JAKARTA – Membendung radikalisasi perlu dengan mengajak peran aktif seluruh masyarakat untuk bersinergi. Keluarga dan ulama adalah bagian penting untuk memperkuat institusi pendidikan dalam melawan faham itu.
“ Kita tahu bahwa Indonesia adalah obyek subur penyebaran benih radikalisme. Jadi memperkuat institusi pendidikan untuk melawan radikalisme itu mencakup tiga hal yakni keluarga, sekolah dan masyarakat. Dimana menurut saya, akarnya adalah keluarga. Jadi untuk membendung karakter di institusi pendidikan yang anti radikal harus dimulai dari keluarga. Bahkan para Ulama juga harus bisa memberikan pengayaan dalam kapasitasnya sebagai obor masyarakat,” kata guru besar Universitas Islam Negeri (UIN) Syarif Hidayatullah Jakarta, Prof Dr Asep Usman Ismail M.Ag, kepada media, Jumat (16/9/2016)
“Keluarga dan ulama adalah basis penting untuk memperkuat anti radikalisme di dunia pendidikan. Itu harus sinergi,” katanya.
Menurutnya, institusi pendidikan tidak hanya pendidikan formal seperti sekolah saja, tapi juga pendidikan non formal dan informal.
“Jadi kontribusi ulama untuk kaitan keluarga semisal adalah melalui majelis taklim, remaja masjid. Juga lewat pengajian, khotbah-khotbah, berbagai komunikasi sosial, dll. Majelis Taklim yang tidak lain adalah kaum ibu,” kata Prof Asep.
Memberi pegangan anti radikal kepada para mubaligh, ustadzah, menurut Asep caranya adalah melalui bacaan yang bisa menjadi pegangan untuk mereka yang mudah dan praktis bagi mereka melalui majelis taklim. Sebagai gambaran, para mubaligh itu rata-rata pendidikannya adalah S1 , dan ada juga S2.
“Karena itu perlu dibangun sebuah tim untuk menyusun buku panduan pendidikan anti radikal. Di majelis taklim kita tahu sendiri para ibu sangat giat dibandingkan bapak-bapak. Kalau ustadzahnya kurang bacaan, bagaimana dia menyampaikan ajaran yang benar kepada umat? Dia adalah juru bicara untuk ajaran-ajaran Islam yang benar dan harus disampaikan kepada umat. Berarti harus tersedia bacaan-bacaan yang benar dan baik, mudah dicerna, bernuansa keislaman dan bisa bisa diserap oleh para mubaligh, dari berbagai level pendidikan,” kata Asep.

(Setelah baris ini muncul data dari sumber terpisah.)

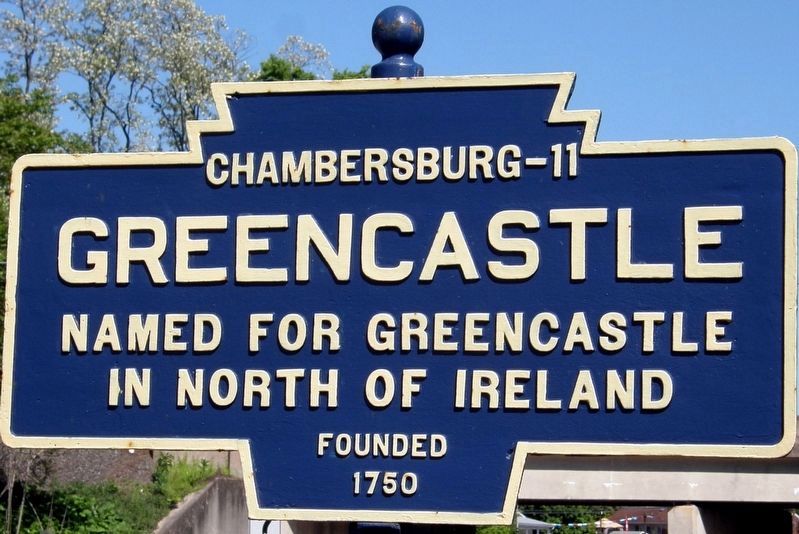 Greencastle town marker image. Click for full size.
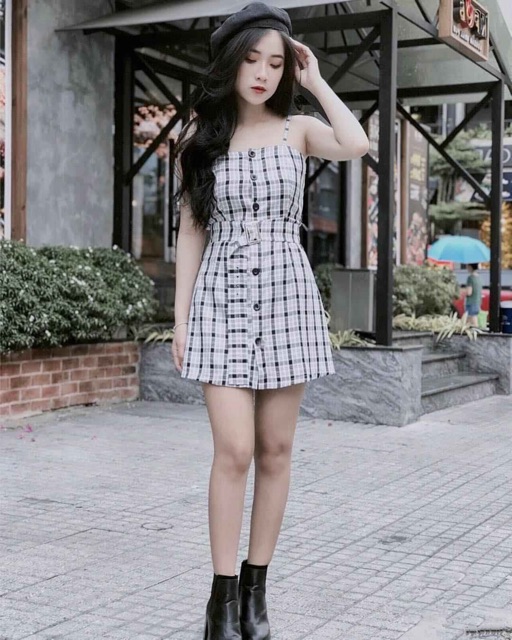 Váy Lilith Design kẻ sọc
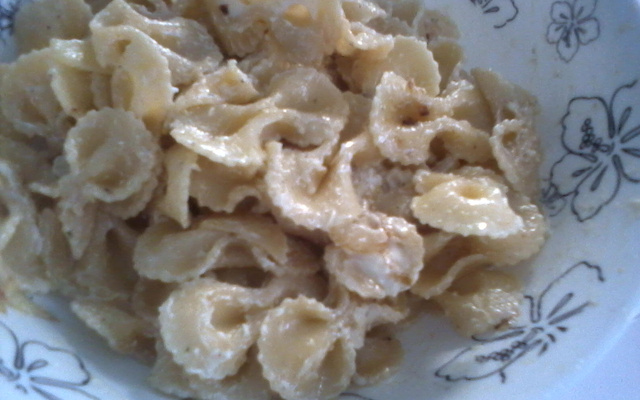 Macarrão com Hellmann's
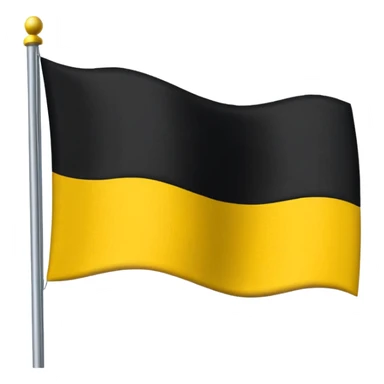 Flag tricolour up to down black yellow and white sticker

Menurutnya, Kementerian Agama yang punya kewenangan soal itu belum bisa bekerja dengan optimal sehingga diperlukan sinergitas antar komponen masyarakat untuk memperkuat institusi pendidikan melawan radikalisasi. “ Jadi perlu sinergitas ormas-ormas Islam, bisa kelompok-kelompok profesional, para mubaligh dan berbagai profesi keagamaan di masyarakat . Itu yang harus diperkuat,” katanya.
“Majelis taklim sebenarnya strategis karena dia berada di ruang publik dan masuk ke wilayah jantung serta berhadapan dengan masyarakat yang rentan terhadap berbagai faham termasuk radikalisme. Jika wilayah jantung itu dibiarkan kosong, benteng pertahanannya akan jebol. Karena itu, menurut hemat saya seharusnya kita semua harus bersinergi ; negara masuk, ormas Islam masuk. Jika tidak, maka ruang kosong itu akan diambil alih oleh kelompok-kelompok radikal karena mereka sangat cepat dan jeli melihat peluang,” katanya.
Untuk itu menurutnya, penting untuk memperkuat sumber daya masyarakatnya agar bisa punya persepsi yang sama kemudian disinergikan. “Penting, karena ini masalah bangsa dan negara serta masa depan bangsa,” katanya.